It also integrates data from other Microsoft offerings like the ciao! shopping community, maps from Multimap and prices from the airfare prediction site Farecast.
Google still dominates when it comes to searching online |
One of the problems facing Microsoft or anyone else who wants to challenge Google is that search is now much more integrated into the general online experience than it was 10 or 20 years ago.
In the early days of the web a search engine was a website, and your choice of search engine was made every time you decided to look for something, so when Google itself launched it was easy for people like me to decide to go to google.com instead of altavista.com or yahoo.com in order to look for something.
Embed and extend
The argument that changing search engine is as easy as clicking on a new URL no longer holds, because search is embedded in many different places and often users will neither be aware of which search engine is the default nor have any real idea how to change it. Search is embedded in your browser, or accessed through a widget on a website or an app on a mobile phone.
Search is now embedded in many different programs |
Google search is embedded in millions of websites around the internet, including the w4mp.org site for MPs staff that I manage, because it was easy, simple and free, while millions of mobile phone users are happy to default to Google search if it is provided by their handset.
This sort of integration is not limited to the web.
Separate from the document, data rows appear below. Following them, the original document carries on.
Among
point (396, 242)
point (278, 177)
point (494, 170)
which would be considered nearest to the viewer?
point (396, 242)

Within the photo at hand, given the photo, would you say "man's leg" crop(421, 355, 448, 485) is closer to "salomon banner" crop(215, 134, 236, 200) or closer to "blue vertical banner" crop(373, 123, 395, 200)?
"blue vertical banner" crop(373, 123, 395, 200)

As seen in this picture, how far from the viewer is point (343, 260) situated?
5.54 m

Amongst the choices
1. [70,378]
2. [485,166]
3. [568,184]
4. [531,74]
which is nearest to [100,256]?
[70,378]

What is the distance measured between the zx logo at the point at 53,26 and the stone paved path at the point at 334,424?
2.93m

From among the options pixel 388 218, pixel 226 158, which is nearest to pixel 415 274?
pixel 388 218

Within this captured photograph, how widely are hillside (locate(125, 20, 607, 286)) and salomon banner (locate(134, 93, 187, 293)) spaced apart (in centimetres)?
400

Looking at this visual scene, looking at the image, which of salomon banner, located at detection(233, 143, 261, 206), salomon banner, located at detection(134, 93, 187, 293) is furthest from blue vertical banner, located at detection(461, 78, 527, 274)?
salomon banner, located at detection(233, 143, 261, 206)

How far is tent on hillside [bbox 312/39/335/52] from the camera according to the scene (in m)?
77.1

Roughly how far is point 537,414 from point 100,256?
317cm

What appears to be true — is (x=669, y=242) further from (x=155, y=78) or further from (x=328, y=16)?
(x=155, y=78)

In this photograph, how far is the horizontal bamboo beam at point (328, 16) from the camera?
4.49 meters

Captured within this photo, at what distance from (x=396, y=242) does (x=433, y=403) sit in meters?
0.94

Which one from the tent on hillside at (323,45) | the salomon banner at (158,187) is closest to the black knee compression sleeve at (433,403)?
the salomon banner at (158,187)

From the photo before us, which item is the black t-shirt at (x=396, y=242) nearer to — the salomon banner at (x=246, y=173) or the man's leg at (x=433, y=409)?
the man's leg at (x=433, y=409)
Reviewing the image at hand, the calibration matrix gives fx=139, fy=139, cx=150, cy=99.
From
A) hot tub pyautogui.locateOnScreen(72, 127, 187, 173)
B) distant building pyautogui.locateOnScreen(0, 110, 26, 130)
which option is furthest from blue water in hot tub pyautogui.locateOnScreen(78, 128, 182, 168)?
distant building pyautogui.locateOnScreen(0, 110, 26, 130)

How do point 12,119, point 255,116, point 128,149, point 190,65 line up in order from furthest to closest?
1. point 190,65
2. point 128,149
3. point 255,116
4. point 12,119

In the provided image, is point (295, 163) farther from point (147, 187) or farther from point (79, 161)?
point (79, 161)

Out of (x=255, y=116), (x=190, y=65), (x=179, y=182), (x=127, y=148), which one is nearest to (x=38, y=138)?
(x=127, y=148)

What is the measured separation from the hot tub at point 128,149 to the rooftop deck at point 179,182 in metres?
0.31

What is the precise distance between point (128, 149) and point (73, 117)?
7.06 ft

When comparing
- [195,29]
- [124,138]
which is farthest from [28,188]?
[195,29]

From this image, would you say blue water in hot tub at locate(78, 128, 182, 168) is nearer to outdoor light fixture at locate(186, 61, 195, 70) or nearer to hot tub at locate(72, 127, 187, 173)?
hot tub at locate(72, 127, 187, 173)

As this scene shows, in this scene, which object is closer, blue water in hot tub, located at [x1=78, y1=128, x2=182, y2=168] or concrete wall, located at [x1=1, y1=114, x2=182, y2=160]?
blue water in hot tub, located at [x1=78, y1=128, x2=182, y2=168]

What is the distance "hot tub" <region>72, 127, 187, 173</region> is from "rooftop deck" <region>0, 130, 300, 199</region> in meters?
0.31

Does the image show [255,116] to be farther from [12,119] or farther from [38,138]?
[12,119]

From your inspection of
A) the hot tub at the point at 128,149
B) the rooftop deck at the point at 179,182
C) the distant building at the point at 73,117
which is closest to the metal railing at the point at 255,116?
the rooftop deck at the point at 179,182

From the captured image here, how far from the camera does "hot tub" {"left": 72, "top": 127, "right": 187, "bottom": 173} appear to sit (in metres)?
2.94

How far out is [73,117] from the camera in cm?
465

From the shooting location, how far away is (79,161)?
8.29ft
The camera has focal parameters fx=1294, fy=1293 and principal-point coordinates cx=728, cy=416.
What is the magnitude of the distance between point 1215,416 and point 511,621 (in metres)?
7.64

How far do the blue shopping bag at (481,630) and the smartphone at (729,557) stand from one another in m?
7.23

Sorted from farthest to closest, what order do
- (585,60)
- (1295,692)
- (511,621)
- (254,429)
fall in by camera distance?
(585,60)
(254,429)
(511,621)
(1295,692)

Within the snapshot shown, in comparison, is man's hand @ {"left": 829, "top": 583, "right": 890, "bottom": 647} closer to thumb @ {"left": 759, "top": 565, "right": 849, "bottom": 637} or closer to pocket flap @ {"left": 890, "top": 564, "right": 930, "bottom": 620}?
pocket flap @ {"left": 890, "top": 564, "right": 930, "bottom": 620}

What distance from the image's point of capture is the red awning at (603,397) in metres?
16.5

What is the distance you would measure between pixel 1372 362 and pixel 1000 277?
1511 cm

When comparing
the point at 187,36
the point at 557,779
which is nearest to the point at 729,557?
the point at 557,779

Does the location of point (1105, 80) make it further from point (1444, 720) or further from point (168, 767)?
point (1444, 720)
One of the nice features of Apple's mail program, for example, is that it tries to recognise addresses in mail messages and offers a menu that lets you add a new address to your contacts list or look it up on a map. Follow the link and Google Maps opens in your browser, with no obvious way to change the default.
Microsoft is going to have to work very hard to penetrate the dense forest of thorns that Google has assiduously constructed over the years to protect the Sleeping Beauty of search in her fairytale castle.
Bing could of course succeed not by offering a better search than Google but by making money for more people. Google's targeted advertising programmes, Adwords and Adsense, are the key to the company's success and have fuelled its growth, and if Microsoft can find ways to generate advertising income for others then it may raise Bing's profile enough to take some of Google's mindshare.
As long as Microsoft has income from software sales to subsidise its search technology then it can afford to offer advertisers better deals than Google, which needs the money they provide. The success of Windows 7 and the Azure cloud computing platform could end up mattering as much to Google as it does to Microsoft.